Letters such as "t" and "I" are more easily recognized when a guide is used to give context to the ink.
The guide specifies the boundaries of the ink in ink space coordinates. The DrawnBox property can define a box which is the same size as or smaller than the box defined by the WritingBox property. This allows for disparate writing styles. If the user writes outside the DrawnBox but within the WritingBox, the Recognizer object uses all of the ink to aid in recognition.
If the application has drawn guidelines on the screen on which the user is expected to write, the application should set the values of the properties of the recognizer guide to inform the recognizer. These properties are for the recognizer's use only. Setting them does not, by itself, draw visual clues on the display. The application or the control draws the visual clues.

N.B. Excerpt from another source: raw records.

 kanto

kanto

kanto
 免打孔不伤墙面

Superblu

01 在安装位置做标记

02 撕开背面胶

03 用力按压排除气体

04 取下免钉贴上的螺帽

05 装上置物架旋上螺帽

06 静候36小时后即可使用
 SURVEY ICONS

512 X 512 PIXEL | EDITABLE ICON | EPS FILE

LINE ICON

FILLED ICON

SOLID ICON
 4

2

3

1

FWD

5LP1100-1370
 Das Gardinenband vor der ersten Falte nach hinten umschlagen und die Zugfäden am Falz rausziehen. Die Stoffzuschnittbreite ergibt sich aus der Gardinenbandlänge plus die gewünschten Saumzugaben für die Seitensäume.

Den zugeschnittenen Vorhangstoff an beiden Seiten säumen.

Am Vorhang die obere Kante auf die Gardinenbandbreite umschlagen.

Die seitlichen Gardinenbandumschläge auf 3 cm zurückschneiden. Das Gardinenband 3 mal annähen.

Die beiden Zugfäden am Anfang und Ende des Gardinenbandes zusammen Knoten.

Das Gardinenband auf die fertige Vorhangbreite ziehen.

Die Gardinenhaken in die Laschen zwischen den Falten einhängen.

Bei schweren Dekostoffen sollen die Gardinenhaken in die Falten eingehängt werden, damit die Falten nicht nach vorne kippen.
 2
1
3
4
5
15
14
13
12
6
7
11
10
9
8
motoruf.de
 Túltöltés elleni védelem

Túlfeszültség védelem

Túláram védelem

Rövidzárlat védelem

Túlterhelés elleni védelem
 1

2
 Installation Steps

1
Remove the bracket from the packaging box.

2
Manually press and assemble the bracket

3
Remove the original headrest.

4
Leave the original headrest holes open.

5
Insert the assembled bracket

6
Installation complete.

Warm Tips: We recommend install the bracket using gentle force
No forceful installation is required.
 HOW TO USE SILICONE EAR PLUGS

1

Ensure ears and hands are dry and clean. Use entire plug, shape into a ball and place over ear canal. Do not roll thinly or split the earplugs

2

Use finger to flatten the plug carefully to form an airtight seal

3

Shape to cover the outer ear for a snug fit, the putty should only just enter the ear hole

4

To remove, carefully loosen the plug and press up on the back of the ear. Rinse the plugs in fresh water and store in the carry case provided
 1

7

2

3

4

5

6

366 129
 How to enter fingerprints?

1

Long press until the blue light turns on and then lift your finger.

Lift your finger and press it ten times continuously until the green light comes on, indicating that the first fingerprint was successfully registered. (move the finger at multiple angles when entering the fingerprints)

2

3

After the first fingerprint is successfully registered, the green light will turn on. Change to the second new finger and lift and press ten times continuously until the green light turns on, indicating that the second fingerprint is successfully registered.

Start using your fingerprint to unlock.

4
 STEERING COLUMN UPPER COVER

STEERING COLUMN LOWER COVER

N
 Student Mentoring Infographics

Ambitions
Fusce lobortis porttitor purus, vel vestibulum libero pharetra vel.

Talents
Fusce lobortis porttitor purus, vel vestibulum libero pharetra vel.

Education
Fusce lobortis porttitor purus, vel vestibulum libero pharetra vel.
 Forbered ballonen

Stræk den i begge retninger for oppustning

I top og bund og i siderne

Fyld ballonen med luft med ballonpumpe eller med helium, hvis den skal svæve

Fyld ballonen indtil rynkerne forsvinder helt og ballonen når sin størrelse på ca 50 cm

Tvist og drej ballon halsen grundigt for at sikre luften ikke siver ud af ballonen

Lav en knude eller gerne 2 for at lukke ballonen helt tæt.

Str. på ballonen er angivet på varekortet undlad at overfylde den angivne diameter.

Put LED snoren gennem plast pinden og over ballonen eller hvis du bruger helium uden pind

In addition to drawing lines, or rules, on the screen that show users where to write, it is also possible to draw cells on the screen in which characters or words are written. This is called boxed input and is useful with some East Asian languages. To determine if the recognizer is capable of boxed input, call the Capabilities property of the Recognizer object.
By default, there is no guide. A default guide has all property values set to 0. You must use the properties of this object to set the guide.